= GIVEN MATERIAL =
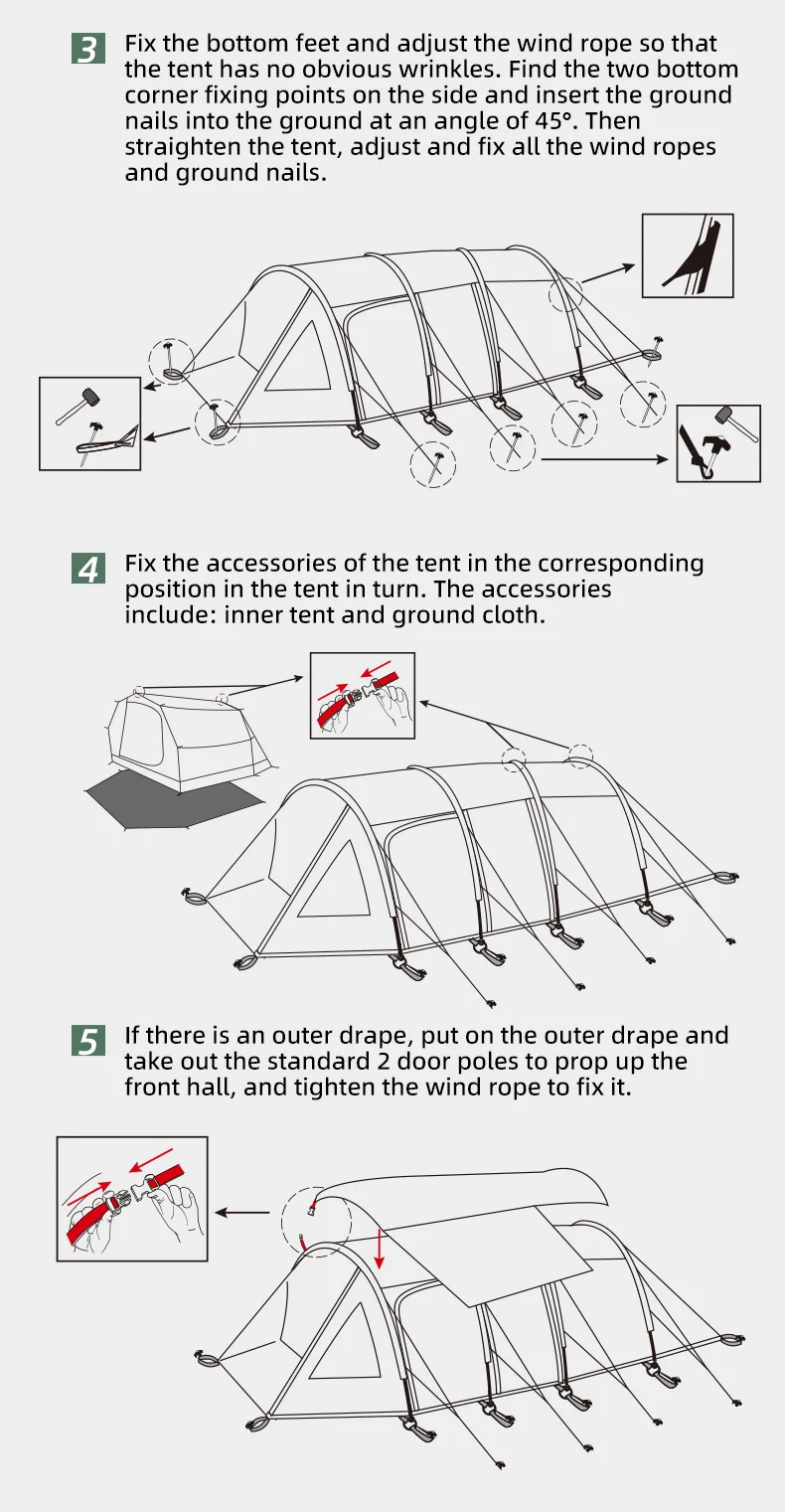 3 Fix the bottom feet and adjust the wind rope so that the tent has no obvious wrinkles. Find the two bottom corner fixing points on the side and insert the ground nails into the ground at an angle of 45°. Then straighten the tent, adjust and fix all the wind ropes and ground nails.

4 Fix the accessories of the tent in the corresponding position in the tent in turn. The accessories include: inner tent and ground cloth.

5 If there is an outer drape, put on the outer drape and take out the standard 2 door poles to prop up the front hall, and tighten the wind rope to fix it.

= EXERCISE BRIEF =
Output, exactly as written, only the lines from the beginning of the listing through the line containing "4 Fix the accessories", both included, and no pictures.

= RESPONSE TO THE TASK =
 3 Fix the bottom feet and adjust the wind rope so that the tent has no obvious wrinkles. Find the two bottom corner fixing points on the side and insert the ground nails into the ground at an angle of 45°. Then straighten the tent, adjust and fix all the wind ropes and ground nails.

4 Fix the accessories of the tent in the corresponding position in the tent in turn. The accessories include: inner tent and ground cloth.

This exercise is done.